_取り組む課題_.
1: マンション購入の解説によると、フラット35で年収400万円以上の人の返済可能金額の基準は、年収の何%以下とされているか。
2: マンション購入の解説を、最後の文の後から書き継げ。

_本文_.
============
マンション購入や住宅ローンについては、マイナビニュースでもたびたび取り上げてきました。上手に住まいを取得するには、将来にわたる生活設計が何よりも大切です。

ですので、基本的な考え方を中心に据えて解説してきました。基本的な部分がしっかり押さえられていなければ、ハウツーものをいくら学んでもあまり効果がないからです。

しかし、今回は、それらを踏まえて具体的な手順を考えてみたいと思います。そろそろ住まいが欲しいとなった時から、マンションの引き渡しを受けるまでに、どんなことを行わなければならないか、どんなことをすればより思い通りのマンションが手に入るかを、順を追ってまとめてみたいと思います。

どんなマイホームが欲しいのかを徹底的に自問する

最初に夫婦で、話あって手に入れたいマイホームのイメージをまとめておきましょう。書き出すのがベストです。ポイントは子供の故郷づくりをイメージして考えてみる点です。新しい住まいや地域は子供にとって紛れもなく故郷になるからです。

・なぜマイホームが欲しいのか
・どんなマイホームが欲しいのか
・マイホーム取得に何か不安なことはあるか
・どんな地域に住みたいか
・どんな物件が良いか

この過程をおこたると、やみくもに物件を当たることになり疲れてしまい、判断ミスも起きます。ファイナンシャルプランニングはライフプランニングに始まり、ライフプランニングで終わるといわれています。つまり、お金のことを考え、資産をしっかり形成するには、何よりも人生設計が最も大切なのです。大きなお金が動くマンション購入であれば、なおさらです。

資金の目安をつけよう

この段階ではあくまで、物件を検討するための目安です。広くあたりをつけてみましょう。

手順1:物件価格の目安をつけよう
手順2:諸費用の目安を知ろう
手順3:自己資金を確認しよう
手順4:毎月の返済可能金額はいくらくらいできそうか
手順5:借り入れ可能金額はどのくらいか

住宅金融支援機構のフラット35では、返済可能金額は年収に応じて下記のようになっています。

年収 400万円未満 400万円以上
基準 30%以下 35%以下

年収500万円とすると、年間の返済額の限度はその35%の175万円で、月額にすると約14.5万円です。月額14.5万円、金利1.5%で35年返済の場合、

借りられる金額は4,730万円 購入できる価格は4,730万円+頭金

となります。

頭金に拠出する金額のほかに、諸費用、引っ越し費用、家具・照明費用、残しておく預貯金などの現金が必要です。
============
_提供データ_.
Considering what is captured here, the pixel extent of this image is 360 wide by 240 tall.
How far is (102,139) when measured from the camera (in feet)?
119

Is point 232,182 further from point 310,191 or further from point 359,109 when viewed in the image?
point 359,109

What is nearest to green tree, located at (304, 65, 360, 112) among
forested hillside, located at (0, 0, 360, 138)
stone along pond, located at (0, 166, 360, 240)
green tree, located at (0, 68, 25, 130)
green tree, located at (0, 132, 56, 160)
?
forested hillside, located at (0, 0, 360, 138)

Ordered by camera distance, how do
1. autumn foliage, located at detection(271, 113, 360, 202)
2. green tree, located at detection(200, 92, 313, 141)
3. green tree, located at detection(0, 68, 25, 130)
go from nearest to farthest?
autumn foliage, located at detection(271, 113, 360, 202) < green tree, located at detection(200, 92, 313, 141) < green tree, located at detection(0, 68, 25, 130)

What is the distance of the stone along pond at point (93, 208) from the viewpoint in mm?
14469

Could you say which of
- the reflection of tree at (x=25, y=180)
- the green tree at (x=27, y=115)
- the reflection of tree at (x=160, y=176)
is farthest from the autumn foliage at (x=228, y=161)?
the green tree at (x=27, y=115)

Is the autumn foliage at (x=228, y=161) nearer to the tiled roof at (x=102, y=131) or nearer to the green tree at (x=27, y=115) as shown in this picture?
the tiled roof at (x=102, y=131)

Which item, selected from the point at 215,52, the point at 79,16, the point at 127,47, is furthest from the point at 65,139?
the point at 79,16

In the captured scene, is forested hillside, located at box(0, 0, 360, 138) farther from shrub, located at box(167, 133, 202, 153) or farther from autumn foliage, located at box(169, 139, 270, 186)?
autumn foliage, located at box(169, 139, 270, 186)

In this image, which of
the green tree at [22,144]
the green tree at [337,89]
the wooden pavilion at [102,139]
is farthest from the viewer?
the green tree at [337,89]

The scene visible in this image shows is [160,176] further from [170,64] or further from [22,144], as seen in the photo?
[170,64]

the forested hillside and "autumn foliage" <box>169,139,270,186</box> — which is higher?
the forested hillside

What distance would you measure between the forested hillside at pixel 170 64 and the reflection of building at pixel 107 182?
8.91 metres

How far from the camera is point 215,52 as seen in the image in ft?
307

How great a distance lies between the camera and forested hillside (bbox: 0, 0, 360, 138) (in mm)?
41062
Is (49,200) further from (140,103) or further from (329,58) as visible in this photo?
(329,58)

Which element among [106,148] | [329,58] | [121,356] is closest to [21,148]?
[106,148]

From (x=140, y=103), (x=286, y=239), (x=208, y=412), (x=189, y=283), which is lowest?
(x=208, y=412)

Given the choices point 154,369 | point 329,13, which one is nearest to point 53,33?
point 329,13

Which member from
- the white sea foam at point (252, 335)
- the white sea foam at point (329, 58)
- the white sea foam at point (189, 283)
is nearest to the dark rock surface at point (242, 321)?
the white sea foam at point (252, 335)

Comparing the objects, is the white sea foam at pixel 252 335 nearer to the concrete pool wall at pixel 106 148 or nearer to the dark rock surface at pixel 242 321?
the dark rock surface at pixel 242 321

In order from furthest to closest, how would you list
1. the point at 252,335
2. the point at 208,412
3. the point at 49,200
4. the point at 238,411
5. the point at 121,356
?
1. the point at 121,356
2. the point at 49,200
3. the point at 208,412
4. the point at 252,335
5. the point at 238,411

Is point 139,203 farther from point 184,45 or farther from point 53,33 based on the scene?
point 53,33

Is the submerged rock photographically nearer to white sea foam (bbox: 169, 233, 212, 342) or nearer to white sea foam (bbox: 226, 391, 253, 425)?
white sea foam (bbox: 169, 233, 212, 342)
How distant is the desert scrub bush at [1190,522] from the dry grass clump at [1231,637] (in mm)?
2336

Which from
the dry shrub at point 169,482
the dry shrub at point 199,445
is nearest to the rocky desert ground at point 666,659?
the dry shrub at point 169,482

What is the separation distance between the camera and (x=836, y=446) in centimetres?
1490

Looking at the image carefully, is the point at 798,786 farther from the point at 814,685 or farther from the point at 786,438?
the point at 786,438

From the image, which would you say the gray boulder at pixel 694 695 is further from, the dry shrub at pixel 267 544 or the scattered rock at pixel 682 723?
============
_課題ごとの回答_.
1: 年収の35%以下とされている。

2:
金融機関が設けている基準は、おおむね上記の表のとおりですが、返済は収入の25%程度に抑えた方が無難です。自己資金も20%準備した方の破たんが少ないと言われています。その場合の借入金額は下記の通りです。かなり差が出ますが、自分たちの状況に合わせて、考えてください。

年間返済額500万円×25%=125万円 月額約10.5万円

同条件で借りられる金額は約3,430万円です。

3,430万円+頭金(20%)850万円=購入できる価格4,280万円

必要自己資金は

頭金850万円+諸費用+引っ越し費用+家具・照明等の費用+残しておく預貯金

となります。

下記は購入時の諸費用項目一覧です。任意で地震保険、個人賠償責任などの保険料も必要です。住宅ローンによっては金利に組み込まれている内訳項目もあり、また不要となる内訳項目もありますので、個別に計算してください。

マイホームが欲しいと思ったときは徹底節約のチャンス!

欲しいマンションのイメージができて、費用の大まかな把握ができれば第一段階はクリアです。しかし、同時の着手したいのが頭金を増やす作業です。完成物件や中古物件を思い立ってすぐに購入することはなくはありませんが、通常はなんとなく「そろそろマイホームが欲しいね」といった夫婦の会話から始まるのではないでしょうか。

具体的にパンフレット収集や資金の検討を始めて、実際に引き渡しを受けるまでには、1年くらいかそれ以上はかかるかもしれません。購入するのが工事中の物件であれば、完成までさらにしばらくかかります。その間が、住まいを手に入れるためというモチベーションが高く、短期集中で節約するチャンスです。頭金の増額にもなりますし、膨らんだ生活スタイルを見直すチャンスです。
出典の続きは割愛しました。